What you have to do =>
Pictures should be left out when the listing below is repeated word for word.

Collected material =>
((
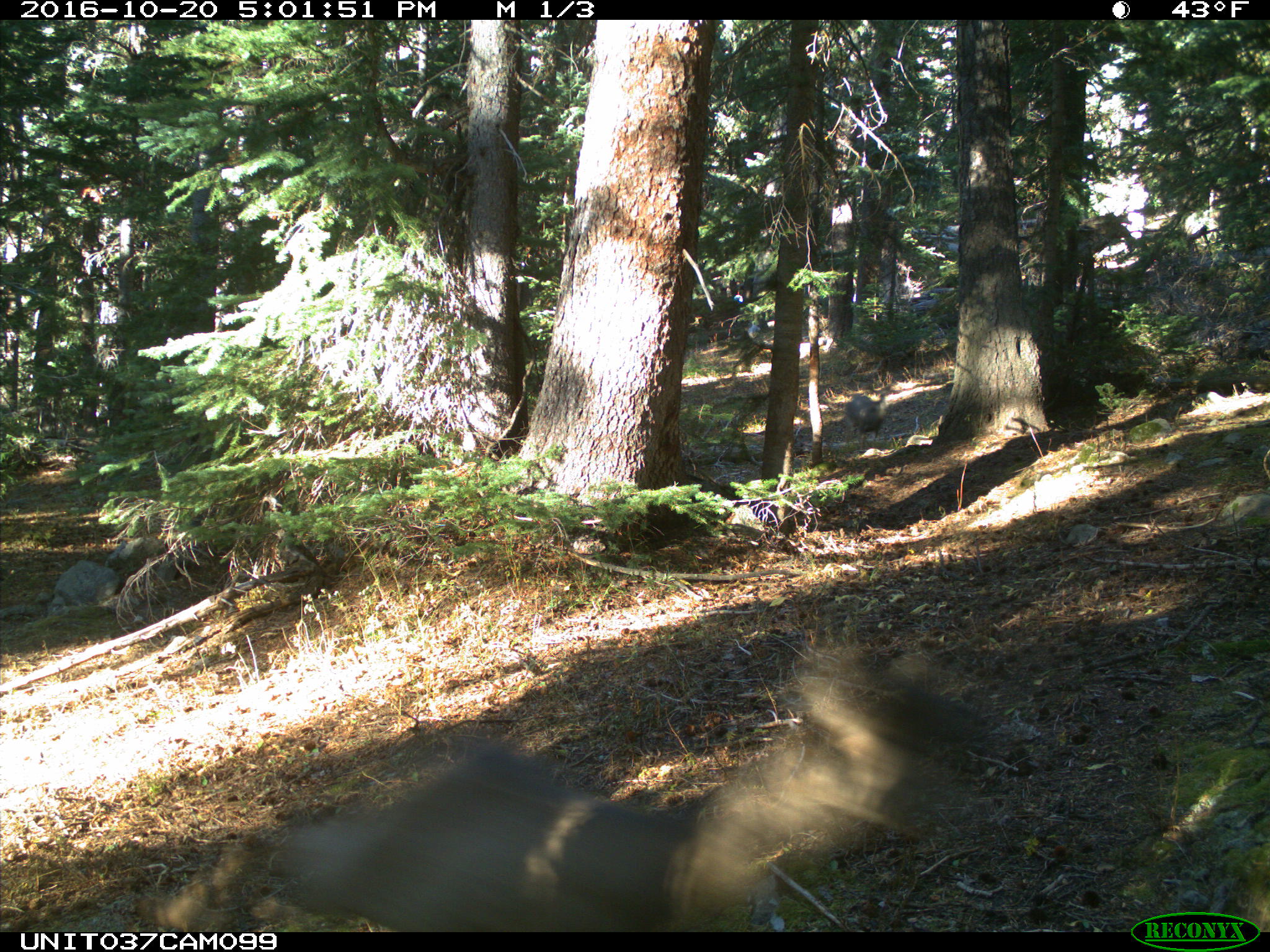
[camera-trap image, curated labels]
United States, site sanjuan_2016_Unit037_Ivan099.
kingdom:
))
Reply =>
[camera-trap image, curated labels]
United States, site sanjuan_2016_Unit037_Ivan099.
kingdom:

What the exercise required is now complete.